#### Problem:
Revise the part of the material that opens with the line containing "How far apart" and closes with the end of the material by replacing "camera" with "observer". Write out that part again with nothing else altered.

****************************************

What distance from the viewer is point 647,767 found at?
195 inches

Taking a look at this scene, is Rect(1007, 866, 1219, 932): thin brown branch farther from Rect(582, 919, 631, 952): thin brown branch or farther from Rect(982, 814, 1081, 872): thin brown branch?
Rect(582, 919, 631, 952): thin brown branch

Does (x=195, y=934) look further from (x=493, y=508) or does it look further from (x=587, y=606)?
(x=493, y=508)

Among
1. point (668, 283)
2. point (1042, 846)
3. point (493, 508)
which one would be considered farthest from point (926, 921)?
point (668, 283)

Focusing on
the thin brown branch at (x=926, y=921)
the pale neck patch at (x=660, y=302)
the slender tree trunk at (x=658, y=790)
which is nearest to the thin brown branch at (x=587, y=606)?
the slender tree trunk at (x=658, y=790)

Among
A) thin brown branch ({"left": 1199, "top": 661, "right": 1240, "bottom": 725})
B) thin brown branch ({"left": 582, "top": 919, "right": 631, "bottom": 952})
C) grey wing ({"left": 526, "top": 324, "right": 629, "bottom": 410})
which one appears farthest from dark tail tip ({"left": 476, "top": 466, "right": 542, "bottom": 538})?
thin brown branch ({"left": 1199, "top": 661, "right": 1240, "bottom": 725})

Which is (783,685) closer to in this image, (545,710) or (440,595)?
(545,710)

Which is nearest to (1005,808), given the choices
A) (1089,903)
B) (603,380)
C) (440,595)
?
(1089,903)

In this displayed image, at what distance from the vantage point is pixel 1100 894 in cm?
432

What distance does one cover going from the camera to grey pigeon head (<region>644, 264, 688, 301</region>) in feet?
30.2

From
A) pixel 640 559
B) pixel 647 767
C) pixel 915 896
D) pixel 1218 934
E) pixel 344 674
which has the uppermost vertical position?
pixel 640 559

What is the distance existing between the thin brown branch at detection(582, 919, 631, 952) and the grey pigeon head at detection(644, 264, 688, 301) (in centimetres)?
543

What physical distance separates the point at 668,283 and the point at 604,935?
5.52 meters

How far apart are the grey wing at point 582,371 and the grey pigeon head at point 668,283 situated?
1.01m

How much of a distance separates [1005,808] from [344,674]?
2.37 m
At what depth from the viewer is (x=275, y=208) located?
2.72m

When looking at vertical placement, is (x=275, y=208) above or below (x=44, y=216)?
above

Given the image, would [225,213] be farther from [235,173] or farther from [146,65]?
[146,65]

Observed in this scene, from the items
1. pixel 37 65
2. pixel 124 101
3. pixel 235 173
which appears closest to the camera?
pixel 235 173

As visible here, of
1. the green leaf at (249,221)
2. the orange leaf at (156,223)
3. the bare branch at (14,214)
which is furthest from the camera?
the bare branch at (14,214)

****************************************

#### Right answer:
How far apart are the grey wing at point 582,371 and the grey pigeon head at point 668,283 situated?
1.01m

How much of a distance separates [1005,808] from [344,674]?
2.37 m
At what depth from the viewer is (x=275, y=208) located?
2.72m

When looking at vertical placement, is (x=275, y=208) above or below (x=44, y=216)?
above

Given the image, would [225,213] be farther from [235,173] or farther from [146,65]?
[146,65]

Observed in this scene, from the items
1. pixel 37 65
2. pixel 124 101
3. pixel 235 173
which appears closest to the observer?
pixel 235 173

As visible here, of
1. the green leaf at (249,221)
2. the orange leaf at (156,223)
3. the bare branch at (14,214)
which is furthest from the observer?
the bare branch at (14,214)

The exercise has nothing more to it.